USING THE INFORMATION:
**A.** From the Russia news digest, output word for word the passage that opens with the words containing "Russia Headline News" and closes with "tax evasion. (Kommersant)".
**B.** Continue the Russia news digest from its last sentence.
PAGE EXCERPT START
Russia Headline News

 

February 27, 2010

·        Following hours of negotiations on Friday, the Customs Union Commission agreed upon the final text of the Customs Code for Russia, Kazakhstan, and Belarus, which should take effect on July 1. Russia's oil export duties will not be debated within the Customs Union, as its members have decided to regulate this issue in agreements on setting up a common economic area, which should come into existence no sooner than 2012, although the basic principles of its work should be developed in 2010. Russia has agreed that Belarus' share in the Customs Union's revenues from oil imports should be recalculated (Kommersant, page 1, Customs Union Acknowledges Its Limits).

·        Russia's President Dmitry Medvedev has initiated cuts in the punishment for economic crimes, which include tax evasion. (Kommersant)

·        Gazprom Export General Director Alexander Medvedev has explained what concessions Gazprom has made to its clients in Europe in order to maintain the level of its sales. Only 10% -15% of gas exports will be exported at spot prices, he said. This system will be in place only in 2010-2012. Gazprom and its European clients can revise contract prices once every three years, and the gas giant has offered a discount for this time, he said. Medvedev did not specify how this would affect Gazprom's earnings (Vedomosti, Gazprom's Discount).

·        Prime Minister Vladimir Putin said Friday that the government would only support mortgages for newly built apartments in a bid to boost the flagging construction industry. The government plans to lend banks an additional 250 billion rubles ($8.3 billion) this year for their mortgage programs starting in April, Putin said during a trip to Tyumen. (The Moscow Times)

·        Seligdar plans an initial public offering to repay debt and fund growth, a shareholder said Friday. The company will use the funds to help boost output to 10 metric tons in 2013, from 2.9 tons last year, said Dmitry Mangilev, a project manager at Russian Funds, owner of 45 percent of Seligdar. (Bloomberg)

 

February 26, 2010

·        Two Russian state corporations -- Russian Nanotechnologies Corp. and the state road-building company known as Avtodor -- may become joint-stock companies as early as the first quarter of 2011, an Economy Ministry official said. Anatoly Chubais, chief executive officer of the nanotechnologies company, backs the idea, Ivan Oskolkov, head of the ministry’s corporate governance department, said. The Transportation Ministry may seek more time to reorganize Avtodor, Oskolkov said, adding that the final decision rests with the government. (Bloomberg)

·        Gazprom, concerned by Novatek's partnership with oil trader Gennady Timchenko, is considering swapping part of its stake in the company for 51 percent of Sibneftegaz, which it could then merge with Nortgaz and Purgaz to create a third major Russian gas producer. (The Moscow Times)
PAGE EXCERPT END
GIVEN INFORMATION START
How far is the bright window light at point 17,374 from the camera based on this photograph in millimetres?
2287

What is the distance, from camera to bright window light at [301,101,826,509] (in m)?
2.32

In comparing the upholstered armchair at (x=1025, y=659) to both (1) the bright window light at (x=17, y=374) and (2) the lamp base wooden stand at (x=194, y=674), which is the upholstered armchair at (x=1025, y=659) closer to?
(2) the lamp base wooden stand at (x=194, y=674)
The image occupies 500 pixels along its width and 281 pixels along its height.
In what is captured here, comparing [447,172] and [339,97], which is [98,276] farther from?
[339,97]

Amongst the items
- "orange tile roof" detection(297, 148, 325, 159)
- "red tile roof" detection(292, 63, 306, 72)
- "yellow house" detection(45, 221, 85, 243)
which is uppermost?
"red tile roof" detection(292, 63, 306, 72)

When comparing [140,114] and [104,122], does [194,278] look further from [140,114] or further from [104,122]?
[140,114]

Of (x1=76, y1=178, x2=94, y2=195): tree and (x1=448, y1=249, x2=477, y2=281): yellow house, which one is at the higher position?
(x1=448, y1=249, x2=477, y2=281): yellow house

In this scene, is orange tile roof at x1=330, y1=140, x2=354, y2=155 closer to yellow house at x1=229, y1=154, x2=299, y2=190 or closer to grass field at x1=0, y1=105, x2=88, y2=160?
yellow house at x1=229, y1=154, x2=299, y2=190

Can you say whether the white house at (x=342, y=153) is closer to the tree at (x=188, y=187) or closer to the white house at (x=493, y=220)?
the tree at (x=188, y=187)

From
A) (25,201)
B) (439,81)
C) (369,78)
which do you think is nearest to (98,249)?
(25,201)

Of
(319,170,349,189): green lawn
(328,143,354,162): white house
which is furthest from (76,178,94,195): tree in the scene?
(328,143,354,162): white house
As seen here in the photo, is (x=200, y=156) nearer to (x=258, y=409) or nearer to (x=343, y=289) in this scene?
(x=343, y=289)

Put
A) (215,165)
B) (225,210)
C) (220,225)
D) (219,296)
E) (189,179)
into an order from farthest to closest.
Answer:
GIVEN INFORMATION END
SOLVED PROBLEMS:
**A.**
Russia Headline News

 

February 27, 2010

·        Following hours of negotiations on Friday, the Customs Union Commission agreed upon the final text of the Customs Code for Russia, Kazakhstan, and Belarus, which should take effect on July 1. Russia's oil export duties will not be debated within the Customs Union, as its members have decided to regulate this issue in agreements on setting up a common economic area, which should come into existence no sooner than 2012, although the basic principles of its work should be developed in 2010. Russia has agreed that Belarus' share in the Customs Union's revenues from oil imports should be recalculated (Kommersant, page 1, Customs Union Acknowledges Its Limits).

·        Russia's President Dmitry Medvedev has initiated cuts in the punishment for economic crimes, which include tax evasion. (Kommersant)

**B.**
·        The Federal Customs Service indicated Thursday that it was ready to continue its export-duty duel with Gazprom, proposing new rules that could be used to force the gas export monopoly to disclose its pricing for foreign clients. The changes would base export duties on volumes delivered rather than prices declared by Gazprom, which the customs service argues would increase transparency. The state-run company, however, has said the proposal would decrease its revenue — and as a result, the cash it pays into the federal budget. The announcement shows that pressure on Gazprom from various government agencies is not yet abating, even as the world's largest gas producer has reguarly proven its resilience to new regulation. (The Moscow Times)

·        OAO GMK Norilsk Nickel, Russia’s largest mining company, may pay $1 billion in dividends for 2009, ending two years without a payout, Vedomosti reported, citing unidentified people familiar with the matter. Norilsk’s board, which includes representatives of billionaires Vladimir Potanin and Oleg Deripaska, will vote on the proposal next month. (Vedomosti)

·        Severstal plans to take over British gold producer Crew Gold, which exploits fields in Guinea, by paying about $395 million for the company. The price is high, but the purchase will allow Severstal to increase its own gold production by at least one third, analysts said. (Kommersant, page 12, Severstal overestimates Guinean gold)

·        Russian state uranium production company “Atomredmetzoloto” got a chance to surpass China's CNNC in the struggle for the biggest Mongolian uranium field Dornod. Ulan-Bator cancelled Canadian company Khan Resources' license for Dornod operations. In February, CNNC was able to outbargain ARMZ' offer to buy Khan, but the worth of this company without the uranium license has fallen significantly. (Kommersant, page 12, "Atomredmetzoloto" approaches Mongolia)

 

February 25, 2010

·        The government is planning to ask investors what assets they would like to buy from the state, an idea proposed by First Deputy Prime Minister Igor Shuvalov to speed up privatizations, a source in the government administration told Vedomosti. The Economic Development Ministry is preparing a letter on the matter, said Alexei Uvarov, director of the ministry's property department, confirming the information. The open letter will be signed by Economic Development Minister Elvira Nabiullina and posted on the ministry's web site soon, he said. (Vedomosti, The Moscow Times)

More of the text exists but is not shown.